→ Work to complete
Reply with one number only: the count of lines below that contain the word "mortality".

Extracted page text data
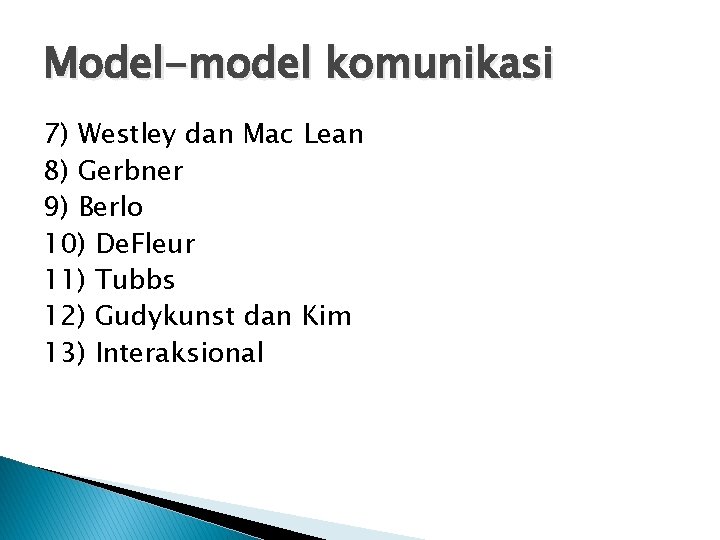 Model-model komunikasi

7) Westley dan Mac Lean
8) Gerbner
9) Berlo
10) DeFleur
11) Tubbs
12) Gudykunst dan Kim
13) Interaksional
* * *
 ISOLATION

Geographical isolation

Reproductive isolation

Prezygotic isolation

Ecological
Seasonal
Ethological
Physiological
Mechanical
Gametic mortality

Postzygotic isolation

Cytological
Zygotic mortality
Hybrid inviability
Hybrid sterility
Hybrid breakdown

→ Output of the exercise
2